[Stored entries]

____

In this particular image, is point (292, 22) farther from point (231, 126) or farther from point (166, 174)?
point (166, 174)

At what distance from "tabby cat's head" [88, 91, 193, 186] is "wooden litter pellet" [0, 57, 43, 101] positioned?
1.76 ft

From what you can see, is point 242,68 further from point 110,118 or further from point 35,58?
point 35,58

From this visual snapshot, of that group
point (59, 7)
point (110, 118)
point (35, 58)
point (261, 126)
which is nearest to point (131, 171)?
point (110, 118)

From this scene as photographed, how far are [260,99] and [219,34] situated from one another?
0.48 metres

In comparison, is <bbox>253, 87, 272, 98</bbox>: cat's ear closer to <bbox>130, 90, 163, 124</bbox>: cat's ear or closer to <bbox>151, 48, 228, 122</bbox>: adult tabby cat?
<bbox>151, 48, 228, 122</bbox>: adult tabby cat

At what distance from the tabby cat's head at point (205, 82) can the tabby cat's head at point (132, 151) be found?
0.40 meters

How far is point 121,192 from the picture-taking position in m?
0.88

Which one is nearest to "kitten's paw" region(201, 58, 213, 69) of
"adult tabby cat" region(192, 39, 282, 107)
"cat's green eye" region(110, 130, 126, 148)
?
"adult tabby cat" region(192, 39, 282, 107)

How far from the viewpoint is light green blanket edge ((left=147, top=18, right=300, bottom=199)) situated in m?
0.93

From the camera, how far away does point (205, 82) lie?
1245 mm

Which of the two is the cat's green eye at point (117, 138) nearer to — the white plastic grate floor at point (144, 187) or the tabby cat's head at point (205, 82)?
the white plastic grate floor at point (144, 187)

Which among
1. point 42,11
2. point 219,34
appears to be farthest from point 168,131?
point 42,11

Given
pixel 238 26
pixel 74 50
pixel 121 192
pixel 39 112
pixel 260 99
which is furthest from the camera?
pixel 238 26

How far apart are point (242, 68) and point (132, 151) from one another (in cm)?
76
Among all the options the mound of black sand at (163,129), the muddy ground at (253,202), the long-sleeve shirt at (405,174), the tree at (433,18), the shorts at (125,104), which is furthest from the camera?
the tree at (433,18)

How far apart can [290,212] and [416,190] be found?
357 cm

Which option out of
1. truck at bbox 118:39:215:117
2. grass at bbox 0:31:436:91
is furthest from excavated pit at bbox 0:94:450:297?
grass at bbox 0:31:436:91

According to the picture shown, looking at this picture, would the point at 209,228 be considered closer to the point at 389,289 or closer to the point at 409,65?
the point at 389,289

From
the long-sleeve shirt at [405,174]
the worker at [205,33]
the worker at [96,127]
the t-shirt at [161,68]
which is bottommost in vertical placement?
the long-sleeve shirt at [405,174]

____

**Instructions for the task**. Each record should come back exactly as written.

**Written response**.
In this particular image, is point (292, 22) farther from point (231, 126) or farther from point (166, 174)?
point (166, 174)

At what distance from "tabby cat's head" [88, 91, 193, 186] is "wooden litter pellet" [0, 57, 43, 101] positioned?
1.76 ft

From what you can see, is point 242,68 further from point 110,118 or further from point 35,58?
point 35,58

From this visual snapshot, of that group
point (59, 7)
point (110, 118)
point (35, 58)
point (261, 126)
which is nearest to point (131, 171)?
point (110, 118)

From this scene as photographed, how far are [260,99] and [219,34] situated from one another?
0.48 metres

In comparison, is <bbox>253, 87, 272, 98</bbox>: cat's ear closer to <bbox>130, 90, 163, 124</bbox>: cat's ear or closer to <bbox>151, 48, 228, 122</bbox>: adult tabby cat?
<bbox>151, 48, 228, 122</bbox>: adult tabby cat

At what distance from the tabby cat's head at point (205, 82) can the tabby cat's head at point (132, 151) be found?
0.40 meters

How far is point 121,192 from the picture-taking position in m?
0.88

Which one is nearest to "kitten's paw" region(201, 58, 213, 69) of
"adult tabby cat" region(192, 39, 282, 107)
"cat's green eye" region(110, 130, 126, 148)
?
"adult tabby cat" region(192, 39, 282, 107)

How far from the viewpoint is light green blanket edge ((left=147, top=18, right=300, bottom=199)) situated in m?
0.93

From the camera, how far away does point (205, 82) lie?
1245 mm

Which of the two is the cat's green eye at point (117, 138) nearer to — the white plastic grate floor at point (144, 187) or the tabby cat's head at point (205, 82)?
the white plastic grate floor at point (144, 187)

Which among
1. point 42,11
2. point 219,34
appears to be farthest from point 168,131?
point 42,11

Given
pixel 238 26
pixel 74 50
pixel 121 192
pixel 39 112
pixel 260 99
which is furthest from the camera?
pixel 238 26

How far apart are point (242, 68) and point (132, 151) from one another (in cm)?
76
Among all the options the mound of black sand at (163,129), the muddy ground at (253,202), the long-sleeve shirt at (405,174), the tree at (433,18), the shorts at (125,104), which is furthest from the camera?
the tree at (433,18)

How far apart can [290,212] and [416,190] be found?
357 cm

Which option out of
1. truck at bbox 118:39:215:117
2. grass at bbox 0:31:436:91
is furthest from excavated pit at bbox 0:94:450:297?
grass at bbox 0:31:436:91

According to the picture shown, looking at this picture, would the point at 209,228 be considered closer to the point at 389,289 or closer to the point at 409,65?
the point at 389,289

From
the long-sleeve shirt at [405,174]
the worker at [205,33]
the worker at [96,127]
the t-shirt at [161,68]
which is bottommost in vertical placement?
the long-sleeve shirt at [405,174]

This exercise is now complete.